George Misaras saß hinter einem pompösen Schreibtisch (hinter dem vor zwei Jährchen noch ein Gauleiter gesessen hatte), die Schuhe auf der Tischplatte, als Jakob hereinkam. Er hatte sich durch Lektüre eines Comic-Strip-Heftchens fortgebildet. Jesus Washington Meyer und Mojshe Faynberg waren damit beschäftigt, ein neues Pin-up-Foto von Jane Russel an einer Wand zu befestigen, an der schon viele andere Pin-up-Fotos, etwa von Rita Hayworth, Lana Turner oder Betty Grable, prangten.

»Was is’ los, Jake?« fragte Misaras. »Kalt? Willst ’n Schluck heißen Kaffee?«

»Mann, hat die ein Paar Augen! Nein, danke, George«, sagte Jakob.

»Howard Hughes«, sagte Mojshe, Reißzwecken zwischen den Lippen.

»Howard wer?«

»Hughes! Aus rostfreiem Stahl! Komplizierte Konstruktion!«

»Was?«

»Der Beha von der Tante! Ins Kleid gearbeitet. Raffiniert, wie? Hat dieser Howard Hughes eigens für die Jane Russel erfunden. Der erfindet dauernd was. Is’ Multimillionär. Hätte es nicht nötig.«

»Der Colonel hat mich gerade angerufen. Ich soll rauf in den Tower kommen, übersetzen.«

»Was übersetzen?« fragte der riesenhafte Neger Jesus Washington Meyer.

»Keine Ahnung.

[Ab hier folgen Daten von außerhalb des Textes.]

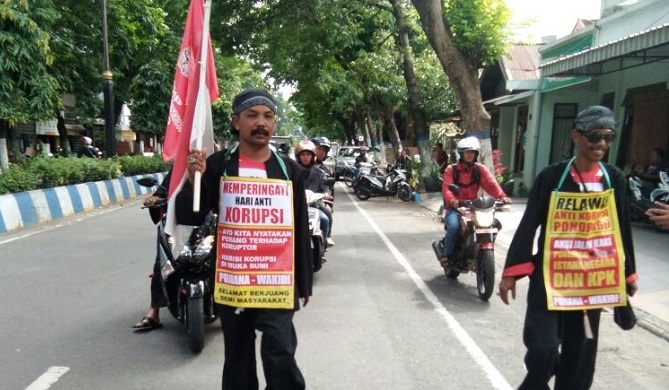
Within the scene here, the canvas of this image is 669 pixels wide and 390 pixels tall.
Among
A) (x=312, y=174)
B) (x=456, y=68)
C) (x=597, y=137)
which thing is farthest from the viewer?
(x=456, y=68)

Bloß: Es ist jetzt niemand beim Eingang.«

»Na und? Ist es dein Airfield?« Mojshe zuckte die Achseln. »Wahrscheinlich hängt’s mit diesem Drecksbomber zusammen, der da über uns rumkurvt.«

»Kann schon sein. Nur: Warum kurvt er? Trouble, sage ich euch!«

»Diese Arschlöcher von Piloten machen mich noch wahnsinnig«, sagte Jesus. »Scheiß auf das ganze Air Corps!«

»Ja, das ist leicht gesagt«, murmelte Mojshe versonnen.